***** Information provided *****

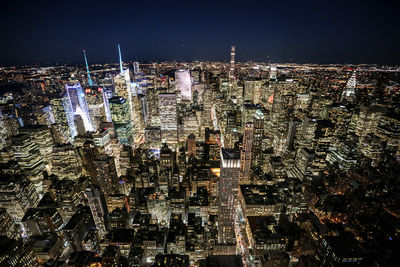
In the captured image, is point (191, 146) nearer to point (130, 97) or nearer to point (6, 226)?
point (130, 97)

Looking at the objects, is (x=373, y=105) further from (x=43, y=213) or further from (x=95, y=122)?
(x=95, y=122)

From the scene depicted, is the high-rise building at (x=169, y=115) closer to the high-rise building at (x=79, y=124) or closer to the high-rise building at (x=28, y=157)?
the high-rise building at (x=79, y=124)

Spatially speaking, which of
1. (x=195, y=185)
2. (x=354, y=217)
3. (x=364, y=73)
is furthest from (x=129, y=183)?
(x=364, y=73)

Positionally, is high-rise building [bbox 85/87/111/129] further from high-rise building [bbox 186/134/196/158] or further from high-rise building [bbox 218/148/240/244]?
high-rise building [bbox 218/148/240/244]

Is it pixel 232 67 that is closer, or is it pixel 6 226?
pixel 6 226

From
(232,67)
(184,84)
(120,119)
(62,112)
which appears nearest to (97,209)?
(120,119)

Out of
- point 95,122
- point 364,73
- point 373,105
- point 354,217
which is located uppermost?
point 364,73

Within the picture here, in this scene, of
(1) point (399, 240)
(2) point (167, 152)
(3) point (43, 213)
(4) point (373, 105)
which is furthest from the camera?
(4) point (373, 105)
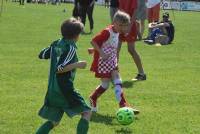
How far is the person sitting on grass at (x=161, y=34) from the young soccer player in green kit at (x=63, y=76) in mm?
11908

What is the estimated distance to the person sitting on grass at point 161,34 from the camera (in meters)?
17.5

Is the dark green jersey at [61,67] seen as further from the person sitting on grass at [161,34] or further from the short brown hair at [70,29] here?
the person sitting on grass at [161,34]

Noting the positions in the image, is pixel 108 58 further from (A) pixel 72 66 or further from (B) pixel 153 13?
(B) pixel 153 13

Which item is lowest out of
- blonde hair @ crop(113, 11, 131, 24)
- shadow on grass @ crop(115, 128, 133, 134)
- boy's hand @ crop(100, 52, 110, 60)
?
shadow on grass @ crop(115, 128, 133, 134)

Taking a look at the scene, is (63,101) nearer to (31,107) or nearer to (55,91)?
(55,91)

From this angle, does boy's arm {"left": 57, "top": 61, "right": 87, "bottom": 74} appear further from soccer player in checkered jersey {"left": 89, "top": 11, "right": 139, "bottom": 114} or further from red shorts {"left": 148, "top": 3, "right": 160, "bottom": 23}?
red shorts {"left": 148, "top": 3, "right": 160, "bottom": 23}

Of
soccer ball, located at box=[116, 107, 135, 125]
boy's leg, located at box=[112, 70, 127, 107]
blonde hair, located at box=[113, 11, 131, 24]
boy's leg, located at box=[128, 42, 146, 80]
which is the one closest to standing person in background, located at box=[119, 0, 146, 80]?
boy's leg, located at box=[128, 42, 146, 80]

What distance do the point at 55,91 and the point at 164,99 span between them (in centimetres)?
351

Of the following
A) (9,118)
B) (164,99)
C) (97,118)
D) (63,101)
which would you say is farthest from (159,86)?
(63,101)

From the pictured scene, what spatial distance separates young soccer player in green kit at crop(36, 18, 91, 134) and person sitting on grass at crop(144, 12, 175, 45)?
11908 millimetres

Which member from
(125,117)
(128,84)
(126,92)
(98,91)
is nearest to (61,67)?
(125,117)

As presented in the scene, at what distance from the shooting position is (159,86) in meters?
9.91

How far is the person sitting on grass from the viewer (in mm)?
17469

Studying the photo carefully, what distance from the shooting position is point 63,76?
18.4 ft
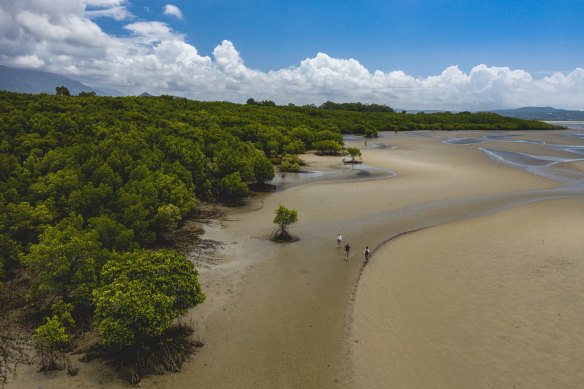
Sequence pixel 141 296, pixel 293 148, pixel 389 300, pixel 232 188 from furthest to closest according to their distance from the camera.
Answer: pixel 293 148 → pixel 232 188 → pixel 389 300 → pixel 141 296

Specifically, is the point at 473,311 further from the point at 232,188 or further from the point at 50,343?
the point at 232,188

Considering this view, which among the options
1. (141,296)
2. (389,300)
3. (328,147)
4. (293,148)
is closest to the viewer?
(141,296)

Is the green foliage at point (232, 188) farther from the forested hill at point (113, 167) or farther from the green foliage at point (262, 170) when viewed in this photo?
the green foliage at point (262, 170)

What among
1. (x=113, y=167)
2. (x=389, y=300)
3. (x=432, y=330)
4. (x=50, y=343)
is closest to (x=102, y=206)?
(x=113, y=167)

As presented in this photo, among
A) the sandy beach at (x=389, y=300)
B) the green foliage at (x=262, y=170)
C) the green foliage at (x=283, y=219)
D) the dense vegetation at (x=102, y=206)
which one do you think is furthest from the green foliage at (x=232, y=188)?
the green foliage at (x=283, y=219)

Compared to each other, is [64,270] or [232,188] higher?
[232,188]

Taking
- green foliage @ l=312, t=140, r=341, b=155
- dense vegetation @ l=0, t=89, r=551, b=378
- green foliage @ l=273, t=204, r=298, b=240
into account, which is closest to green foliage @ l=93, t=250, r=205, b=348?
dense vegetation @ l=0, t=89, r=551, b=378

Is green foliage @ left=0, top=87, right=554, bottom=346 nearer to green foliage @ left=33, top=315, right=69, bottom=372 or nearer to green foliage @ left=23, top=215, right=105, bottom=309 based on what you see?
green foliage @ left=23, top=215, right=105, bottom=309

*****

Your objective: Return every line from the records above that contains the string "Taking". Case counts.

Output for this task:
Taking a look at the scene, is (63,101) nearer to (31,107) or nearer to (55,91)?
Taking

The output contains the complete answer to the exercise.